The instrumentation of the saxophone quartet is unusual in classical music. The four instruments are, in comparison to the string quartet, relatively homogeneous, with each instrument representing a broad palette of colours and different playing styles. This combination features four instruments which, paradoxically, resemble each other so closely that each can stand in for a multiplicity of different instruments.
When the Habanera Quartet commissioned me to write this piece, I realised that this peculiarity provided a solution to the issue which was of greatest musical interest to me at the time, namely the relationship of the whole to the individual parts. in Durch, the music is almost never the sum of its parts. Depending on how sharply ones hearing is focused, everything develops from one fugure and is a unified whole, in constant development. This figure becomes a mosaic, consisting of small, simple elements, ordered in a regular fashion. With the sharpest possible focus, each of these elements gains its own voice, as if via a line laid in perspective through the sound space and a dense counterpoint of colours and rhythms.
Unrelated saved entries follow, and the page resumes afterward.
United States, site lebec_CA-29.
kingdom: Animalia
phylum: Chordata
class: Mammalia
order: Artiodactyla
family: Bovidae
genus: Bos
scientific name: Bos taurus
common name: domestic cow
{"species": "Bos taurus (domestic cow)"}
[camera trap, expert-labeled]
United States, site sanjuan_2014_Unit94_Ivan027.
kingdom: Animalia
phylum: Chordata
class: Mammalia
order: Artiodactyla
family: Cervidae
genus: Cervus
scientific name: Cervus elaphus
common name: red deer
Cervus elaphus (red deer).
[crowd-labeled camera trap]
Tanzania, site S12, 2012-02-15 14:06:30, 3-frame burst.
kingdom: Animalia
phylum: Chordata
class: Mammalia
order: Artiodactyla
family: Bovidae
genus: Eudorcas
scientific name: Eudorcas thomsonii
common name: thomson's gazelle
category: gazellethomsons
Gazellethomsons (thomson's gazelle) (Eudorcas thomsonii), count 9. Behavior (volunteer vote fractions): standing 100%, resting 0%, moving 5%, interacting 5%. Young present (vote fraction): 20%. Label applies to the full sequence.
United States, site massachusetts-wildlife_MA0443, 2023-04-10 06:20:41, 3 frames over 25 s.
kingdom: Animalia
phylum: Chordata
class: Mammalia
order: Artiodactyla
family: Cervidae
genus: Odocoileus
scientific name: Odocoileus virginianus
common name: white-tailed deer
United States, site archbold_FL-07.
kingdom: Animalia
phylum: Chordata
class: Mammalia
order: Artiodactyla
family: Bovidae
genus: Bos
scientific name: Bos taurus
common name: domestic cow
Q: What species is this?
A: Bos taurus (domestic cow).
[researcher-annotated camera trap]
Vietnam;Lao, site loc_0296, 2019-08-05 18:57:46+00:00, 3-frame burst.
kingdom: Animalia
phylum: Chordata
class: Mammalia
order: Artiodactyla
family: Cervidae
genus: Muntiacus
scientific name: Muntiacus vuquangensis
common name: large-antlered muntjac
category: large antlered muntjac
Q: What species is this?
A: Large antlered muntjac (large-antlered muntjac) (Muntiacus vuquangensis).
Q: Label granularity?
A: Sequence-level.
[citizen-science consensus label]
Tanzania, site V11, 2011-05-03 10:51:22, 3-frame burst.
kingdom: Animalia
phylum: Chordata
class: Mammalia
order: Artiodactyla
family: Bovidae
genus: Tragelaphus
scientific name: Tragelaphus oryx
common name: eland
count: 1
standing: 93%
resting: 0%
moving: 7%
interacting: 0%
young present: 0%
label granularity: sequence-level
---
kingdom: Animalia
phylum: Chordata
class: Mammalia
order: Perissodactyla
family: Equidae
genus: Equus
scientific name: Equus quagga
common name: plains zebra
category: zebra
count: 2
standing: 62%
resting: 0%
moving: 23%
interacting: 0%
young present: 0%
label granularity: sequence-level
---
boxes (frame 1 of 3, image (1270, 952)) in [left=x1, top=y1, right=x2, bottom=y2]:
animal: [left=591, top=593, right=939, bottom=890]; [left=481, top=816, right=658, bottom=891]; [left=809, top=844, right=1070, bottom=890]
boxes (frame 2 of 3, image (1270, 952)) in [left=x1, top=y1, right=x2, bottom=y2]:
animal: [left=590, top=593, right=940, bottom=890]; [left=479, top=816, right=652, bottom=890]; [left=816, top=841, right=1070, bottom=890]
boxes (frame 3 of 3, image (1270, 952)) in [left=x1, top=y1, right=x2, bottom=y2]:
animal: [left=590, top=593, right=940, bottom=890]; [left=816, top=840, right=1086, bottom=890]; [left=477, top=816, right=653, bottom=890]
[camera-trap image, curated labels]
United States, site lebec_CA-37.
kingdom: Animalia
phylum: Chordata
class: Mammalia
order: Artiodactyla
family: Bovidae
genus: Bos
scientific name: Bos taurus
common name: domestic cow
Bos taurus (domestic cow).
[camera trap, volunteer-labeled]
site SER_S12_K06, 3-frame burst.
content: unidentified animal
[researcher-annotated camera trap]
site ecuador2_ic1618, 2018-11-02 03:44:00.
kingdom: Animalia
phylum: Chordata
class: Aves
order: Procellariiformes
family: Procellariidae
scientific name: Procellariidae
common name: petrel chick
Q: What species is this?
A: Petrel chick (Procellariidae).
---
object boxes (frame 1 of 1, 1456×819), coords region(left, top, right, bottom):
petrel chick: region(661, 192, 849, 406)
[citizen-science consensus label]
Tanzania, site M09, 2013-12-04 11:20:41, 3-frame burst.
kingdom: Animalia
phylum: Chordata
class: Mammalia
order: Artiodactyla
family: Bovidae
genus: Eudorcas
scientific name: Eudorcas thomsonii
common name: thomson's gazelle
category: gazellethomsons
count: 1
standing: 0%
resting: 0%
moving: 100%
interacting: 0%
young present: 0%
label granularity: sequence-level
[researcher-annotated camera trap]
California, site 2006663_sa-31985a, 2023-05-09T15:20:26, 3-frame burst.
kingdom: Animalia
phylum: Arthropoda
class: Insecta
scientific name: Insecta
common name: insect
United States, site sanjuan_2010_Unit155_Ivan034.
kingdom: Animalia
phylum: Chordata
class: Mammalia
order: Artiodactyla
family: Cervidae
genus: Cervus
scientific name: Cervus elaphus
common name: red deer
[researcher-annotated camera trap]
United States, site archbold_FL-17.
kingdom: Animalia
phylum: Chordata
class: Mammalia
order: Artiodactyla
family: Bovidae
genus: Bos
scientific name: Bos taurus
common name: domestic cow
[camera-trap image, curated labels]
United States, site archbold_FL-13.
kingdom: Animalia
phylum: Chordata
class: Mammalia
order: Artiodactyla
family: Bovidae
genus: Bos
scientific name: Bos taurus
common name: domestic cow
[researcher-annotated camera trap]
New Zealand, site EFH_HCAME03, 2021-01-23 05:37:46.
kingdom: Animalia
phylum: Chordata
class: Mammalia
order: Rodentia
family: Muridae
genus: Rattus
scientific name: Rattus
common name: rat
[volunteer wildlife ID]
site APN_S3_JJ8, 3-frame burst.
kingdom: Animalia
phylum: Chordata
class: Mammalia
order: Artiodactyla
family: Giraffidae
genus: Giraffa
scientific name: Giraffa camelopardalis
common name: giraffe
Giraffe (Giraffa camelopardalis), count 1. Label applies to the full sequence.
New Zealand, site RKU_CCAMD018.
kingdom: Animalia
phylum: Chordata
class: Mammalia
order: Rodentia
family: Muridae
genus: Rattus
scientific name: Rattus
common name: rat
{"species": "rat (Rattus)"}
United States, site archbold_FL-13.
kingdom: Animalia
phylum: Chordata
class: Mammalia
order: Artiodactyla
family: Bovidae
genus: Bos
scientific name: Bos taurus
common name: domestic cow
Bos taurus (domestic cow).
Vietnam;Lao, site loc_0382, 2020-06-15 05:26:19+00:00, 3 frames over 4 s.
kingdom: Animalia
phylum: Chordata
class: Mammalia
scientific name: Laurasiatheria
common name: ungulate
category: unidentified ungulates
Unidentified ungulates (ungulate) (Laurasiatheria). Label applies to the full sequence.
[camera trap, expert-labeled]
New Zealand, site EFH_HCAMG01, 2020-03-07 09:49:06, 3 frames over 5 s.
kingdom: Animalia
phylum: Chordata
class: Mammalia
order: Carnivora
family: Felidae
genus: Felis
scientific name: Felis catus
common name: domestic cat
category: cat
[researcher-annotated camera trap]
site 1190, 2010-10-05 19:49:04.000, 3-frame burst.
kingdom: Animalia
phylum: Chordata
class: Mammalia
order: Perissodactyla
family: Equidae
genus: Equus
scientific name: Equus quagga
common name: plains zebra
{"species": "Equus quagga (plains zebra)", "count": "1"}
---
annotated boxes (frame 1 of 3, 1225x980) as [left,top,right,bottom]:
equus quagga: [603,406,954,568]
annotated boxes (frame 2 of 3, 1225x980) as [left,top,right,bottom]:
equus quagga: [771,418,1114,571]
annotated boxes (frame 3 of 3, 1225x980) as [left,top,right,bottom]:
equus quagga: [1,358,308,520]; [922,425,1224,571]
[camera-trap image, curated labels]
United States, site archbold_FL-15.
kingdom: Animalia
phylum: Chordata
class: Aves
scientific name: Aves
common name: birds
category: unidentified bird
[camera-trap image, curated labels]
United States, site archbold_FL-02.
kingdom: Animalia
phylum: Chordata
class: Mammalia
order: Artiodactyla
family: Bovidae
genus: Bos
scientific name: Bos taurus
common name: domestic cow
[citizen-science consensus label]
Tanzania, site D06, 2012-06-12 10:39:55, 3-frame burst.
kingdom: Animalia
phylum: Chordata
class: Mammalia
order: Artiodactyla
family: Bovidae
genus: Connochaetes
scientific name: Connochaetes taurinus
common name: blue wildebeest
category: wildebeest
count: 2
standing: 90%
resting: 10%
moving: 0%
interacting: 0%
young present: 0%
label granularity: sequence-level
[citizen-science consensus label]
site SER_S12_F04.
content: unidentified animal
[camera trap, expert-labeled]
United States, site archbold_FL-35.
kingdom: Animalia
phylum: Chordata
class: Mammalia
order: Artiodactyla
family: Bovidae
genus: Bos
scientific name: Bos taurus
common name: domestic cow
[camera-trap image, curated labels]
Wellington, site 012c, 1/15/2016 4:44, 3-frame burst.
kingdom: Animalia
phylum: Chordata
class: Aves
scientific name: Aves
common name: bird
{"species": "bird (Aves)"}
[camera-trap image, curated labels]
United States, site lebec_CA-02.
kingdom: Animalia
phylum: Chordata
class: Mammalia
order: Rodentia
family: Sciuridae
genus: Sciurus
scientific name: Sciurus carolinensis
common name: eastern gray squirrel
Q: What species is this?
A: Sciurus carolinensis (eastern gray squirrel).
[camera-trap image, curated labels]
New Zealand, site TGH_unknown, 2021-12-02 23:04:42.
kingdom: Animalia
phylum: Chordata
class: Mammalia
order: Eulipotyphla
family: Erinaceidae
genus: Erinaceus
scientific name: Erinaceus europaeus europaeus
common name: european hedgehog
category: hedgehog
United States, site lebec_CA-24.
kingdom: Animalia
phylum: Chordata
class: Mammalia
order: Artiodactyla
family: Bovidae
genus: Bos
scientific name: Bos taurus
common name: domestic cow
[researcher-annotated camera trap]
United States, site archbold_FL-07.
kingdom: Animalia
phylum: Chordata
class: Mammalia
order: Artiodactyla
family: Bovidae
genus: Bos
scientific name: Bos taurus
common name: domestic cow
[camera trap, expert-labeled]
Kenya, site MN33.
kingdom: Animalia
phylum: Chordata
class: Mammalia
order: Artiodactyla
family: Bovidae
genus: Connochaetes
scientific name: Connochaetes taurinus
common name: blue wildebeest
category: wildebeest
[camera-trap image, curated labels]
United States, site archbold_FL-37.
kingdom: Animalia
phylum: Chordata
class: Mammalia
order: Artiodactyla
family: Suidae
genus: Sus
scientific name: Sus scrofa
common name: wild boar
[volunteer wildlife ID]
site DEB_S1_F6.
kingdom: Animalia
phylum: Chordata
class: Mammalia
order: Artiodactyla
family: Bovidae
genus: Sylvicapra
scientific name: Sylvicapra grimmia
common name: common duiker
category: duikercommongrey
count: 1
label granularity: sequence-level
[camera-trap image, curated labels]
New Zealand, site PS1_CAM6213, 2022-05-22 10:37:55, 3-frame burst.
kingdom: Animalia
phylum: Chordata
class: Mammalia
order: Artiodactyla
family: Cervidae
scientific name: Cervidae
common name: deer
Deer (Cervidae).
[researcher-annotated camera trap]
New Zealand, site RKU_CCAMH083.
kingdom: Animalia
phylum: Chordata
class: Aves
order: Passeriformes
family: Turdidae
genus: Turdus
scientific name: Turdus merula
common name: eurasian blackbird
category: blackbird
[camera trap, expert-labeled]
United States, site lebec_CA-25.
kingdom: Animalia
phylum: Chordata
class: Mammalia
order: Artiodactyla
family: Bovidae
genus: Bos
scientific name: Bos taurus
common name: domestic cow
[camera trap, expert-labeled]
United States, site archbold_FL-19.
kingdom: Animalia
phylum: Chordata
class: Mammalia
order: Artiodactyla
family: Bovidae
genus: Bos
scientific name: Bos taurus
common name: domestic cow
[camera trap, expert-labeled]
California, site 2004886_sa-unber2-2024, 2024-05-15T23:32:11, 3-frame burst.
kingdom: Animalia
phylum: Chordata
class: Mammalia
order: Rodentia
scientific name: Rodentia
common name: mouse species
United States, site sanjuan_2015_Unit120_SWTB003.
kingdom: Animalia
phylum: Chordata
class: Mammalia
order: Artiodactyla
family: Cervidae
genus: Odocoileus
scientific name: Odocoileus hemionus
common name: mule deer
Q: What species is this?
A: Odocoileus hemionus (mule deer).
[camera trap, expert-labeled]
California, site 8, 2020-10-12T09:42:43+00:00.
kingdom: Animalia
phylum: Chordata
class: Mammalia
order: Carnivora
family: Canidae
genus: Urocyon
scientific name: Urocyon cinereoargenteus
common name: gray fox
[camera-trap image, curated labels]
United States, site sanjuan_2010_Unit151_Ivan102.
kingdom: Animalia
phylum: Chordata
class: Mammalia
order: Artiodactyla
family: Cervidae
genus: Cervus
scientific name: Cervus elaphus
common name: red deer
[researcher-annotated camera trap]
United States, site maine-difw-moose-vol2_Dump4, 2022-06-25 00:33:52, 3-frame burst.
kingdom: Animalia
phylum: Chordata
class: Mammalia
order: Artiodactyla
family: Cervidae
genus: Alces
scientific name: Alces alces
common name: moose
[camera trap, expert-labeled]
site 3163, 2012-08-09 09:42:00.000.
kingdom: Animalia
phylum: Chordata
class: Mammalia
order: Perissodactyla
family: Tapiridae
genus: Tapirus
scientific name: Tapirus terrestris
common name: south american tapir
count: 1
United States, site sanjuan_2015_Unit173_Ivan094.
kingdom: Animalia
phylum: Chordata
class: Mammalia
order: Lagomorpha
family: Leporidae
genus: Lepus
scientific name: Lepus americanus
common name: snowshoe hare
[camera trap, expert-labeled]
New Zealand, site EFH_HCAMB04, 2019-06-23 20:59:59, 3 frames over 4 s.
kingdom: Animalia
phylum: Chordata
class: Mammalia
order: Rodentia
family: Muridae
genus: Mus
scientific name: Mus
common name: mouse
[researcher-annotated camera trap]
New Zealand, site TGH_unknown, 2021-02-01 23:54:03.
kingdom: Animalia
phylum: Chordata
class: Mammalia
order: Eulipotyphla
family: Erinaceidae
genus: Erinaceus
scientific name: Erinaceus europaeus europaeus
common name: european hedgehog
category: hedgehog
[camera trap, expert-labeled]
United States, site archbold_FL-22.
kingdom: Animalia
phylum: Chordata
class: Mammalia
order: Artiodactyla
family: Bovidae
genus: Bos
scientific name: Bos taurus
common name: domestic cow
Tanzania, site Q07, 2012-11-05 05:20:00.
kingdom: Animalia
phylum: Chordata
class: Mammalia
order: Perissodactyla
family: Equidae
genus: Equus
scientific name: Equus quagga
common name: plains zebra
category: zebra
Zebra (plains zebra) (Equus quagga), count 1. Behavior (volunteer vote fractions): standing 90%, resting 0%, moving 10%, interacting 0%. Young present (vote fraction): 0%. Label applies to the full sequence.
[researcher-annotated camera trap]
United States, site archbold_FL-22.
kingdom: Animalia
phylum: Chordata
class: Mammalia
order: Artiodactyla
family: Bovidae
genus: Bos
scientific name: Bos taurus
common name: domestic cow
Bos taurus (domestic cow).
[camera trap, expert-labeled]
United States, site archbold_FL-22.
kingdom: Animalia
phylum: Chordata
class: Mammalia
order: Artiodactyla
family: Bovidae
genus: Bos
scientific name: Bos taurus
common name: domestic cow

This alternation between the binding together and the individuation of elements makes for constant progress, emanating from light and striving for breath - as indicated by both the meaning ('through') and the sound of the (German) title of the piece.
This work is dedicated to the memory of Gérard Grisey, who was my tutor in composition and taught us 'musical ethics' for four years at the Paris Conservatoire, and who suddenly died in November 1998, while I was composing this piece.